Approximate Identity Initialization

  • The experts are initialized randomly and then pretrained to approximate the identity function by training with identical input-output pairs.

  • This ensures that the experts start from a similar level.

  • In practice, it seems necessary for the success of the proposed approach.


  • During the initial phase, there is a heavy competition between the experts and eventually different winners emerge for different transformations.
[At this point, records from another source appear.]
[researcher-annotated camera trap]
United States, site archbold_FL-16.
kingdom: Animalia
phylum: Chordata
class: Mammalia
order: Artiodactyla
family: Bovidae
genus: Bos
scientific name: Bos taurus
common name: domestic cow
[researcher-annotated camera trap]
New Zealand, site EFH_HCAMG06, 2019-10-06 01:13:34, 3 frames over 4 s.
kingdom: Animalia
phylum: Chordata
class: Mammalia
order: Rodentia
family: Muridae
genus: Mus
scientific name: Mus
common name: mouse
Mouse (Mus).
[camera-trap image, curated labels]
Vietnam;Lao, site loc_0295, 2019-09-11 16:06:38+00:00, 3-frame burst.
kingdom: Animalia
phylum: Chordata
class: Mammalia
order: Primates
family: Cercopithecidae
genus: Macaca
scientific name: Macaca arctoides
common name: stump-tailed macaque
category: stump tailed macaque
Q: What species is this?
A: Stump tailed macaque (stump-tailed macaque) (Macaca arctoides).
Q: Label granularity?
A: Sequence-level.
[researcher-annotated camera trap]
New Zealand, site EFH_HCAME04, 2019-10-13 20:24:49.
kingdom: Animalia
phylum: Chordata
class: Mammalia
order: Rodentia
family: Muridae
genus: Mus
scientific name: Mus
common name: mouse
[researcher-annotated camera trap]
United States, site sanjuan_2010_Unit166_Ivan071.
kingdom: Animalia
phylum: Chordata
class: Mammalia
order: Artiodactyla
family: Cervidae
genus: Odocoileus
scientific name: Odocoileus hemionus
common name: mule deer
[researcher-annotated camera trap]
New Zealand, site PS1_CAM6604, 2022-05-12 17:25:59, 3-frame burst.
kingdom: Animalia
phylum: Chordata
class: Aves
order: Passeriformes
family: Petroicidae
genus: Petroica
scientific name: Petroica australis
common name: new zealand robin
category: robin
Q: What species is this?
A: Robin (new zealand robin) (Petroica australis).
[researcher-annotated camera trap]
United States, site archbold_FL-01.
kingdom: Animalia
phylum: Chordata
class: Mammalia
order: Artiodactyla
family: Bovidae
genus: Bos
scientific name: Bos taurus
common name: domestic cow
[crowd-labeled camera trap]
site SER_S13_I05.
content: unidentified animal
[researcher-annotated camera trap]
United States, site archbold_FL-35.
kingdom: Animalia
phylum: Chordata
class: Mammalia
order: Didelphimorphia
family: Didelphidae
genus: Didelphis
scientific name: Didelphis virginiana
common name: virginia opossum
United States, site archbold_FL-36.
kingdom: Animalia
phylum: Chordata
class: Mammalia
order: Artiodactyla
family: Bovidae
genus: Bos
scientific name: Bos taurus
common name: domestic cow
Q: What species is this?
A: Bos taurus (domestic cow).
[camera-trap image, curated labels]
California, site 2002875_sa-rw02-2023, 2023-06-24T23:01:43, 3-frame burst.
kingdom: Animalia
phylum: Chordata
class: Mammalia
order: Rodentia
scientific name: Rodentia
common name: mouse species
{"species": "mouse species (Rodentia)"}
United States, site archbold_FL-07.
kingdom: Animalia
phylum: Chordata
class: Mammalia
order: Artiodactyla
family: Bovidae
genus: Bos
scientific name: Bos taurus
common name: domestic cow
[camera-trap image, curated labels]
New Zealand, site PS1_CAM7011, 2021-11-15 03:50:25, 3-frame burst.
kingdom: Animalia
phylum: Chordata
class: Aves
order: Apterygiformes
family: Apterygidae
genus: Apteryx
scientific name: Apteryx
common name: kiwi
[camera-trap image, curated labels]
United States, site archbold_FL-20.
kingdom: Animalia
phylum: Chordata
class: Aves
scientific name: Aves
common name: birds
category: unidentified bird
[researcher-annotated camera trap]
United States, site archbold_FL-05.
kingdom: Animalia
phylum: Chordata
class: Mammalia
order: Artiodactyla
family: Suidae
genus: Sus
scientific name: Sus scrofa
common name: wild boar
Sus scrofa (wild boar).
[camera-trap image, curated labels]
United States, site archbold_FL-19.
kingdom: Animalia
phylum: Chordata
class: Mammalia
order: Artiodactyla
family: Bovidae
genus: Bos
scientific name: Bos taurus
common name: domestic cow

  • The approximate quality of reconstructed output was also evaluated using a downstream task.
    • 3 type of inputs were created:
      • Untransformed images
      • Transformed images
      • Transformed images a being processed by experts.
    • These inputs are fed to a pretrained MNISTN classifier.
    • The classifier performs poorly on the transformed images while the performance for images processed by experts quickly catches up with the performance on untransformed images.
  • The experts Ei generalize on the data points from a different dataset as well.
    • To test the generalisation capabilities of the expert, a sample of data from the omniglot dataset is transformed and fed to experts (which are trained only on MNIST).
    • Each expert consistently applies the same transformation even though the inputs are outside the training domain.
    • This suggests that the experts have generalized to different transformations irrespective of the underlying dataset.


  • The experiments are quite limited in terms of complexity of dataset and complexity of transformation but it provides evidence for a promising connection between deep learning and causality.

  • Appendix mentions that in case there are too many experts, for most of the tasks, only one model specialises and the extra experts do not specialize at all. This is interesting as there is no explicit regularisation penalty which prevents the emergence of multiple experts per task.